Often the eidetic memory (from eidetic ) is referred to as photographic memory; this is due to its function.

Eidetic memory

In psychology , the technical terms used are iconic memory and eidetic memory . Iconic memory refers to the short-term storage of (exact) visual information in sensory memory, which covers a period of several hundred milliseconds. In some (rare) cases, however, people can store the detailed visual information for much longer than the iconic memory, which is then referred to as eidetic memory . Whether, or to what extent, this is a photo-like storage of the information in the sensory memory is controversial. The exact use of this term in the specialist literature is not always entirely uniform. A common definition of eidetic memory, according to Gray and Gummerman, is the following:

“The ability to retain an accurate, detailed, visual image of a complex scene or pattern (sometimes colloquially referred to as extended photographic memory), or the ability to (mentally) 'see' an image, which is an exact copy, that only a minority has the original sensory information. "

According to studies, around 5 to 10 percent of toddlers have an eidetic memory to some extent, which they usually lose later.
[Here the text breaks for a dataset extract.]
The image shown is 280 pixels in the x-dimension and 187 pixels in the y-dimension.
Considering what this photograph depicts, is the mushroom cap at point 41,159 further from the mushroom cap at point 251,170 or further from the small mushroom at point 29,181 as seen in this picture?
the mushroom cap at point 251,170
Well-known individual cases to which a photographic or eidetic memory is sometimes ascribed in the literature include Kim Peek , Stephen Wiltshire and Solomon Shereshevsky . However, their classification as "real" eidetics is controversial.

literature

Web links

Wiktionary: eidetic  - explanations of meanings, word origins, synonyms, translations

Individual evidence

  1. ^ A b Rainer Maderthaner: Psychology . UTB 2007, ISBN 978-3-8252-2772-2 , p. 219 ( excerpt (Google) )
  2. a b David Moxon: Memory . Heinemann 2000, ISBN 978-0-435-80652-1 , p. 15 ( excerpt (Google) )
  3. Eidetic Imagery ( Memento of March 29, 2010 in the Internet Archive ) - student website at Sarah Lawrence College with a detailed description and extensive bibliography (accessed April 11, 2010)
  4. ^ J. David Sweatt: Mechanism of Memory . Academic Press, 2009, ISBN 9780080959191 , p. 44 ( excerpt (Google) )
  5. Francesca Happé, Uta Frith: Autism and Talent . Oxford University Press, 2010, p. 185, ISBN 9780199560141 ( excerpt (Google) )
  6. ^ Gary Stix: You Must Remember This ... Because You Have No Choice . In: Remember When ?: The Science of Memory . MacMillan, 2013, ISBN 9781466833883 , p. 28 ( excerpt (Google) )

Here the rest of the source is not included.